At an unspecified date in Victorian London, Alice Peasbody is born without a nose. She is of course teased mercilessly for her disfigurement. Other children call her ‘Pancake-face’ and wave smelly objects in her face. However, somewhat to the reader’s surprise given the period in which the book is set, Alice is allowed to attend school.
Alice together with her parents visits a circus. Unseen in the dark, Alice is content. When the lights go on, the audience spot Alice and laugh. A clown who is wearing a false nose tells Alice she also needs a false nose. Her parents act on the clown’s advice and have their daughter fitted with a prosthetic nose. The question now is how the world will cope with a girl with a false nose, and how will Alice cope with the world? Without a circle of friends, Alice becomes a voracious reader. As her reading advances, she realises that the stories on offer feature no characters with impairments like hers. More broadly she realises that conventional literature ignores the majority of people in Victorian England who live like herself in the shadow of physical or economic disadvantage. She finds her social circle in the company of have-nots.

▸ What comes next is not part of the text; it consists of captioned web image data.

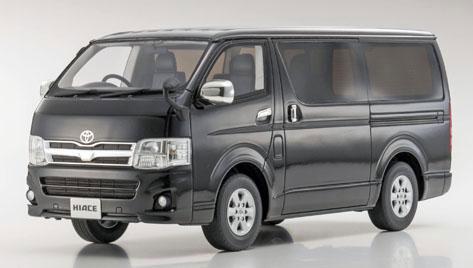 全商品オープニング価格! KYOSHOオリジナル samurai GL 1 samurai/18 Super Toyota Hiace Super GL (ブラックマイカ)[京商]《取り寄せ※暫定》, トネマチ:90ab0be0 --- kventurepartners.sakura.ne.jp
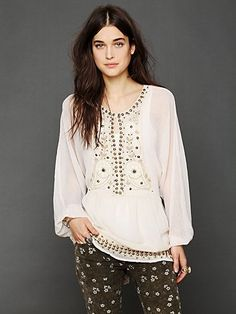 Indie Goddess Tunic. http://www.freepeople.com/whats-new/indie-goddess-tunic/ // Indie Clothing Brands & UK Streetwear || AcquireGarms.com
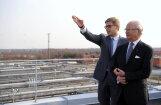 Король Швеции и Ушаков посетили станцию биологической очистки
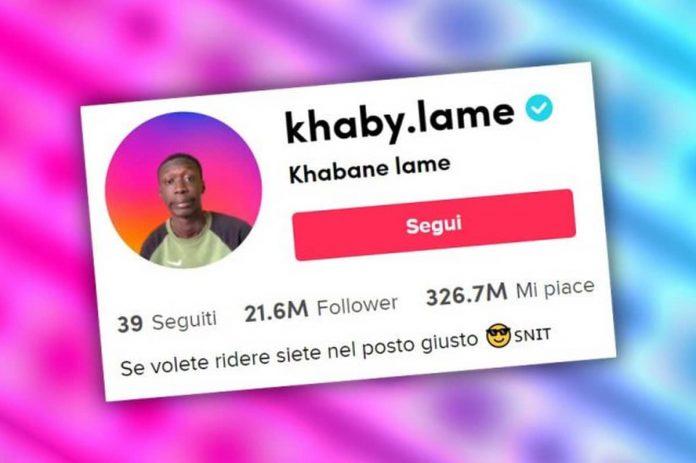 Khaby Lame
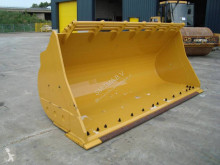 Benna Caterpillar 980G / 980H / 980K LOADER BUCKET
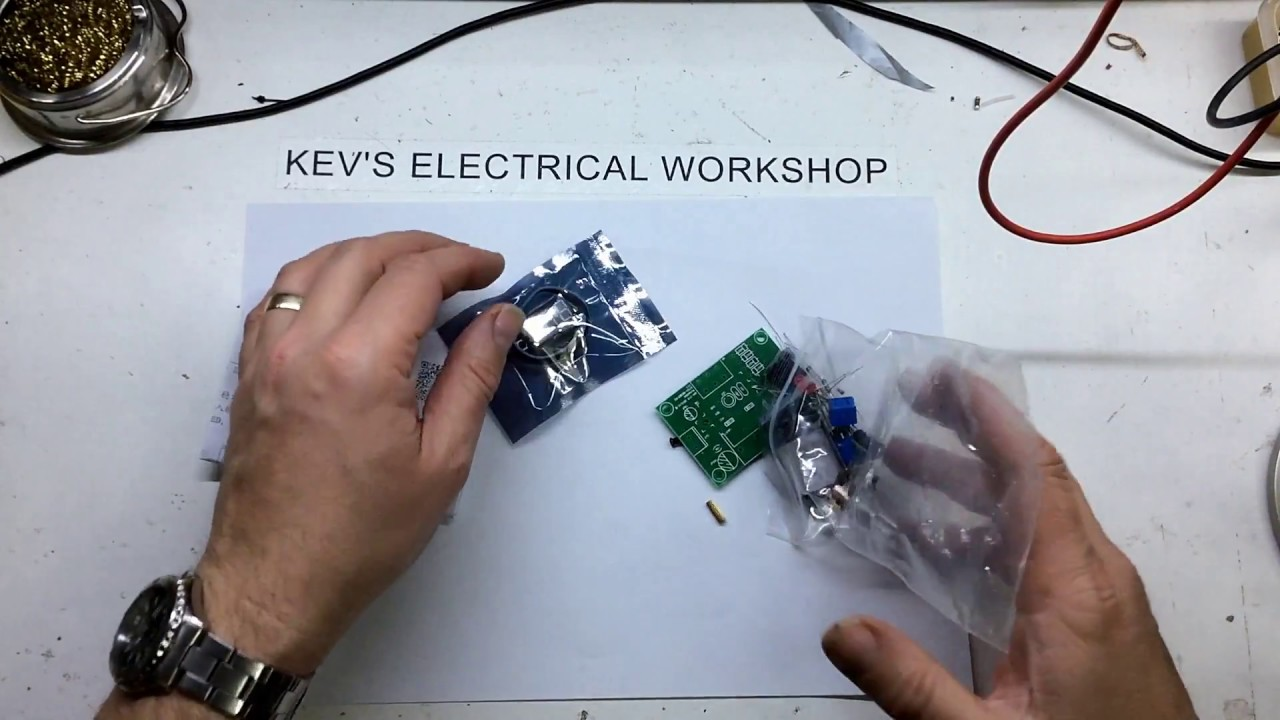 Lm317 Digital Adjustable Power Supply Kit Build Youtube Circuit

Alice’s story is significant because it reveals someone with a serious and highly visible impairment fighting a determined battle to be accepted and have a life. Gary Blythe’s illustrations tread a delicate and candid line, depicting Alice’s impairment accurately without becoming sensational. The double page spread of Alice and the clown following page 13 is a genuine work of art.
From our privileged modern vantage point, we look with disdain at the cruelty of the Victorian era. But as we read Byng we are constantly reminded that some of the same prejudices that disfigured Victorian society still afflict our times.